He said “well-poisoners” are the negative types who put other people down and try to discourage them from achieving their dreams. They’re people who should be avoided and whose advice should be ignored. “Lawnmowers” are good citizens who keep up their own yards but seldom venture beyond their back fence. They go to work each day, pay their bills and taxes, obey the laws, and maintain their property but seldom volunteer or get involved in their community.
Then there are “life-enhancers”. These are the people who really make life worth living. They go out of their way to enhance the lives of others with encouraging words and deeds.
I share a similar mission in life: to be a person I refer to as a “life-enricher,” an encourager, someone who motivates people to always have hope. All of us have opportunities every day to be life-enrichers. It’s as simple as offering a word of encouragement; volunteering our time, talents and treasure to enrich our schools, churches, government or community; or writing a note of thanks to a teacher, a pastor, a public servant or volunteer.
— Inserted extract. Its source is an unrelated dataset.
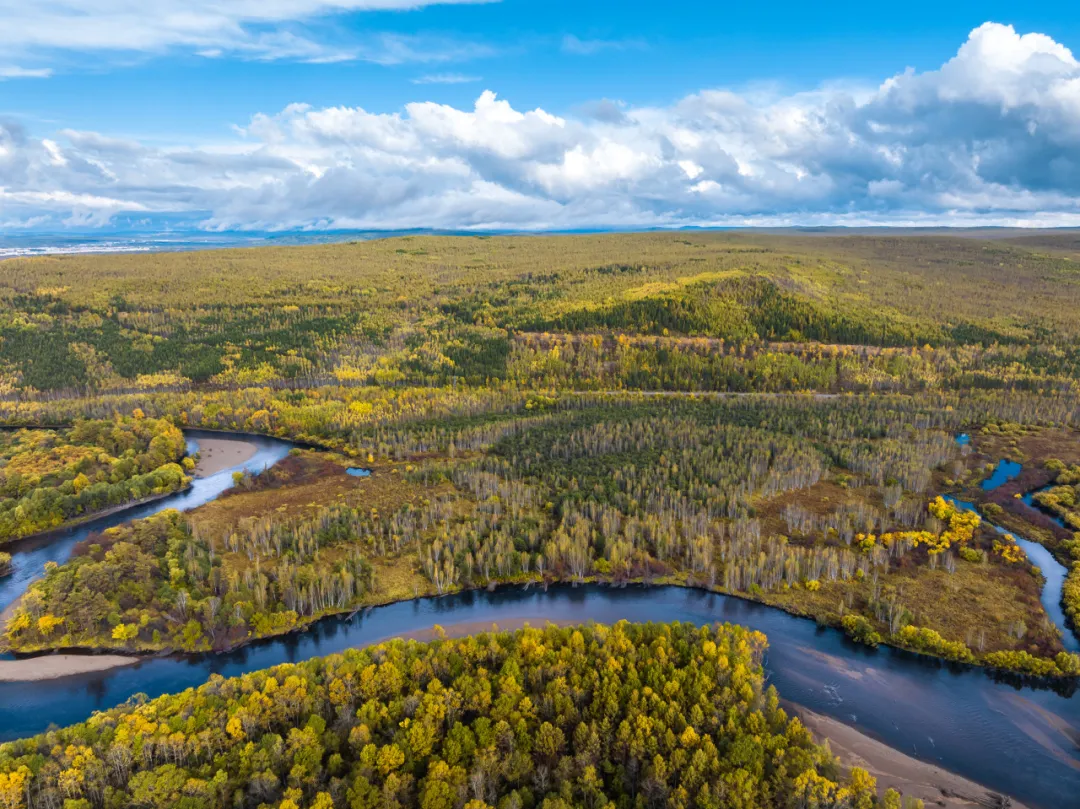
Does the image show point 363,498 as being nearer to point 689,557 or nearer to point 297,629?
point 297,629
God calls us to be life-enrichers. “Well-poisoners” try to build themselves up by tearing others down but never achieve relief from their misery. Many “lawnmowers” may achieve material success and even respect in this world. But people who serve others will be first in God’s kingdom.
We all need to spend time mowing our lawns. But take some time from mowing to get out of your own yard and take a few simple steps to be a life-enricher. Thank your child’s teacher, let your children know you’re proud of them, lend your neighbor a hand, volunteer at your church, be a mentor, help with a fund-raiser, put your talents to work for a charity, give blood, invite somebody to dinner, write a note of congratulations to a friend or relative who has achieved something special.
You’ll be amazed at how your word of encouragement or giving a helping hand can have a dramatic impact on enriching another’s life – and your own!